11 November 2012

Religious Diversity On Rise On Congress

The U.S. House of Representatives has two new members who don't identify as Christians (and lost one) as a the result of last week's election, the U.S. Senate also has two new members who don't identify as Christians. Defining what these members do believe is rather more complicated. Mormon's meanwhile, have been common on Capital Hill for a while.

The Senate majority leader, Harry Reid of Nevada, is a Mormon; there have been Mormon members of the cabinet; and there are 15 Mormons in Congress. . . .

For the real underdog story in the elections this year, you have to look further out on the margins of popular respectability. Consider the half-Hindu yoga practitioner just elected to Congress from Hawaii. Or the new Buddhist senator. Or the two religiously unaffiliated women headed for the House and the Senate. . . .

Supplied information:
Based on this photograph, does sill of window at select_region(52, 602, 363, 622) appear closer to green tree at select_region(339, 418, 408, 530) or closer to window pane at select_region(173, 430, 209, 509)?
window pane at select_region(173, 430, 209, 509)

Task list:
a: According to the post on religious diversity in Congress, who is the Senate majority leader?
b: Repeat the post on religious diversity in Congress from "The U.S. House" to "for a while.".
c: Pick up the post on religious diversity in Congress after its last sentence and write what comes next.

Answers to the exercises:
a: Harry Reid of Nevada

b:
The U.S. House of Representatives has two new members who don't identify as Christians (and lost one) as a the result of last week's election, the U.S. Senate also has two new members who don't identify as Christians. Defining what these members do believe is rather more complicated. Mormon's meanwhile, have been common on Capital Hill for a while.

c:
Tulsi Gabbard, a Democrat and an Iraq war veteran who won a seat in the House from Hawaii, is the daughter of a Hindu mother and a Roman Catholic father. She calls herself Hindu, a first for a member of Congress. But it is not quite that simple. “I identify as a Hindu,” Ms. Gabbard wrote in an e-mail on Thursday. “However, I am much more into spirituality than I am religious labels.” “In that sense,” she added, “I am a Hindu in the mold of the most famous Hindu, Mahatma Gandhi, who is my hero and role model.” Ms. Gabbard wrote that she “was raised in a multicultural, multirace, multifaith family” that allowed her “to spend a lot of time studying and contemplating upon both the Bhagavad-Gita and the teachings of Jesus Christ in the New Testament.” Today, her spiritual practice is neither Catholic nor traditionally Hindu. “My attempts to work for the welfare of others and the planet is the core of my spiritual practice,” Ms. Gabbard wrote. “Also, every morning I take time to remember my relationship with God through the practice of yoga meditation and reading verses from the Bhagavad-Gita. From the perspective of the Bhagavad-Gita, the spiritual path as I have described here is known as karma yoga and bhakti yoga.”

Ms. Gabbard won the Congressional seat of Mazie Hirono, who just became the first Asian-American woman elected to the Senate. Ms. Hirono is a “nonpracticing Buddhist” who “considers religion a personal matter,” a spokeswoman said. She is thus the first Buddhist (sort of) in the United States Senate.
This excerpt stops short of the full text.